There is also BSD distributions targeted at desktop usage and preloaded with desktop environments such as TrueOS. There is also a Debian GNU/kFreeBSD project which runs FreeBSD kernel along with Glibc and GNU tools. But for the most popular BSD as listed in the section title, which to choose?

  • FreeBSD is free
  • NetBSD runs everywhere
  • OpenBSD is secure, it presents openssl and openssh

Solaris, illumos

Solaris is the Unix from SUN and now ORACLE. It has a open source version created by SUN named OpenSolaris, which is discontinued when Oracle acquired SUN. illumos inherits the source code from the dead OpenSolaris project and it's supporting many OpenSolaris distributions. It provides ZFS support, Solaris Containers, DTrace and combines with Linux KVM features, making it a modern, high-usable operating system kernel.

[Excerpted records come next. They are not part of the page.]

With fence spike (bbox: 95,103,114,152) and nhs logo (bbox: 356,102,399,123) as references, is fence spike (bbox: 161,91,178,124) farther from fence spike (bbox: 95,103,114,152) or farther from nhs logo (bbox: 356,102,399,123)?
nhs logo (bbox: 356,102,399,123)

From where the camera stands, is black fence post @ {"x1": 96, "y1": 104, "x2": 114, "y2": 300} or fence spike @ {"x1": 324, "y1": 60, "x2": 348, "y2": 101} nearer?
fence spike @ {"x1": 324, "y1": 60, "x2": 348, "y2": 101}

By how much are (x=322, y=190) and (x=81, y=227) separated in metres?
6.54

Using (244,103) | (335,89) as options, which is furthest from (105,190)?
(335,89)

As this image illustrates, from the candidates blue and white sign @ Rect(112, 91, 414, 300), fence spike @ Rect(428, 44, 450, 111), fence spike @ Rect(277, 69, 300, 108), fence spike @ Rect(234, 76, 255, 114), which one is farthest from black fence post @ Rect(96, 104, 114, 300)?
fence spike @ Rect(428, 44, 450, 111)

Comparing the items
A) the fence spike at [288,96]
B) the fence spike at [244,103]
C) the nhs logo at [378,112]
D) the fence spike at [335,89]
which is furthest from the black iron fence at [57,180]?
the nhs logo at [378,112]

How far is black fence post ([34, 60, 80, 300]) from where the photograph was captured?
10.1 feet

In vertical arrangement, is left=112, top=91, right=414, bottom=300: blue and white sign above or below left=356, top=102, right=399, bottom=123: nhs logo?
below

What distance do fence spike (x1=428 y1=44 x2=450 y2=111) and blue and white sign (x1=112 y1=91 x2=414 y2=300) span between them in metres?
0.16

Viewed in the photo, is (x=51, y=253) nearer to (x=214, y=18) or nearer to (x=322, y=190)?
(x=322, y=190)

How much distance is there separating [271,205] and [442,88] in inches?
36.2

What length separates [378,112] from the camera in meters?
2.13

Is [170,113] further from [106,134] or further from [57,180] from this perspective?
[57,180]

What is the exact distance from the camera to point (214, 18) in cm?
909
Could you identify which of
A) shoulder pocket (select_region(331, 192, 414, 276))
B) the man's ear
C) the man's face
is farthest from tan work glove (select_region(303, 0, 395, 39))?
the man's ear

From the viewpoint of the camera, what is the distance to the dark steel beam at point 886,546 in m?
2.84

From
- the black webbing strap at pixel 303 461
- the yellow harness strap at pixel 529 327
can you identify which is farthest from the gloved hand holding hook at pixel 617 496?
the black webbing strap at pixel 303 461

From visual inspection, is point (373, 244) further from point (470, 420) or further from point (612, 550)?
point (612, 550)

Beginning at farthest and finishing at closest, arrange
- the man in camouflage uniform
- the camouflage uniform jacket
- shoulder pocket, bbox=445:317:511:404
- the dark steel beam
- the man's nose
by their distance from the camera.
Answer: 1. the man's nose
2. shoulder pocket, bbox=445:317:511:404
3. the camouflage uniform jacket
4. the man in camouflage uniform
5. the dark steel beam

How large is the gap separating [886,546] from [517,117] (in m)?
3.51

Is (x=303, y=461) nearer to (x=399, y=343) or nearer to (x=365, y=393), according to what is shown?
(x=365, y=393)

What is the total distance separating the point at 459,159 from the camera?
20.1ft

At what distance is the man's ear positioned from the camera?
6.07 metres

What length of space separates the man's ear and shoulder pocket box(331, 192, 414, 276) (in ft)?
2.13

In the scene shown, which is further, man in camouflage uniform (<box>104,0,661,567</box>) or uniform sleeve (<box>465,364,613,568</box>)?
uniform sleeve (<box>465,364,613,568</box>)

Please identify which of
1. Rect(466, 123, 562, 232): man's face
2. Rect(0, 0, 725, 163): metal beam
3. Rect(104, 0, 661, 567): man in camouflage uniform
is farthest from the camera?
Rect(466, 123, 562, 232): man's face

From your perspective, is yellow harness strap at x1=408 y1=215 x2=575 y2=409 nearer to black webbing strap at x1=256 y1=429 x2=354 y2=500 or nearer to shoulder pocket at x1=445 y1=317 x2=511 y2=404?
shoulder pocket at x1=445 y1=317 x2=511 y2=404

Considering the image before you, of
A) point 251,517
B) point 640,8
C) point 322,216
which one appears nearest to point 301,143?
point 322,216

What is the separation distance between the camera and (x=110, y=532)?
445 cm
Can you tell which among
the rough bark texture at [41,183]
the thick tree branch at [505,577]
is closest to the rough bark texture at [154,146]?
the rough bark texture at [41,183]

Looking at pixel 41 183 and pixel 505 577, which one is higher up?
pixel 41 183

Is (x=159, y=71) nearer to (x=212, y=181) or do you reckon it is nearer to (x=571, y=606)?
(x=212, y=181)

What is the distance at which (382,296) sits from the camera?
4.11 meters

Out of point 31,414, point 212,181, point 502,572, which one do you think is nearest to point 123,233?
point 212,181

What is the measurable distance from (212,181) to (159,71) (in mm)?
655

Some popular distributions are OpenIndiana and SmartOS, and I would like to try them for servers.

Conclusion

What's my choice?

After knowing and trying all these (but believe me, I've tried more), I'm now working with

  • Linux
    • Fedora, on my workstation and laptops
    • Arch Linux, KDE, on my workstation in VM
    • Ubuntu Server and Debian, on nearly every production servers
    • Fedora Server for some of my private servers
    • Android, on Phone
    • OpenELEC, on HTPC
  • BSD
    • FreeNAS, on NAS
    • pfSense, on my Router
    • macOS and iOS, on Macbook and iPad

The most important thing for me on a desktop system is ssh and firefox. I can always log into my Ubuntu Server to manage and use it, and most of my important data are stored on NAS. So a desktop system could enable me to work as soon as ssh and firefox run.

What about that classmate?

He finally played well with KUbuntu 17.04. He said that he would like to try Arch Linux later.